EXTRACT TO READ:
----

Observation density of simulated emissions by source, bounded strictly by 0.

Next, we will use a different way of plotting densities that is more appropriate. The default settings in obs_density() are designed to be compatible with typical emissions data, such as appropriate kernel types, bandwidths, bounds, and estimators, for non-zero data, as well as a better default bandwidth estimator. Furthermore, we can store the results directly in our environment rather than them being inside the ggplot object.

obs_dens_results = obs_density(data = dat_emiss)

----

DIRECTIVE: Write out the passage on plotting emission densities word for word, starting with "Observation density of" and going on through "obs_density(data = dat_emiss)".

Stored dataset items:
----

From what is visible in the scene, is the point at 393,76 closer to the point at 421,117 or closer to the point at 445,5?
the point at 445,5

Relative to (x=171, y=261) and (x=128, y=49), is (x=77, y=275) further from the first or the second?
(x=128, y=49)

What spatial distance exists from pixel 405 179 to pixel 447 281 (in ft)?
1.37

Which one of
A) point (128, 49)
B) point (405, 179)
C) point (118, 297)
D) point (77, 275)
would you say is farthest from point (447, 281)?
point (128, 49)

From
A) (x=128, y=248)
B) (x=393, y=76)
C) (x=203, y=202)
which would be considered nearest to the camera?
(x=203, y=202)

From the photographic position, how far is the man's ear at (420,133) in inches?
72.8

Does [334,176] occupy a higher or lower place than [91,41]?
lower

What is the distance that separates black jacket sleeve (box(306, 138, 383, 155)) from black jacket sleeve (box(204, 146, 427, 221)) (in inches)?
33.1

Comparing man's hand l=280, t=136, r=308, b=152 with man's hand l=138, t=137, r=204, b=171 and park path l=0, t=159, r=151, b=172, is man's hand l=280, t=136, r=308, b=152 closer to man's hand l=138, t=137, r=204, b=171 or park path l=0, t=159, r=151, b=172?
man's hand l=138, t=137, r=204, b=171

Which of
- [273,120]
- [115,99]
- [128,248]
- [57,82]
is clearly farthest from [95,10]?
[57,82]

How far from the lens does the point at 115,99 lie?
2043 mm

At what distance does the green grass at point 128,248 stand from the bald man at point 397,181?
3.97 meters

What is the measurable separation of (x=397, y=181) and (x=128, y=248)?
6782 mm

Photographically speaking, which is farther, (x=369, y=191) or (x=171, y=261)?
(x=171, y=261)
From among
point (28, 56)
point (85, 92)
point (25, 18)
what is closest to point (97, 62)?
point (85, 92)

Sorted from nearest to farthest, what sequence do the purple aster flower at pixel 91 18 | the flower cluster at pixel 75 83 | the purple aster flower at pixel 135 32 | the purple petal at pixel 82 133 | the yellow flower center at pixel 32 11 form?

----

EXPECTED OUTPUT:
Observation density of simulated emissions by source, bounded strictly by 0.

Next, we will use a different way of plotting densities that is more appropriate. The default settings in obs_density() are designed to be compatible with typical emissions data, such as appropriate kernel types, bandwidths, bounds, and estimators, for non-zero data, as well as a better default bandwidth estimator. Furthermore, we can store the results directly in our environment rather than them being inside the ggplot object.

obs_dens_results = obs_density(data = dat_emiss)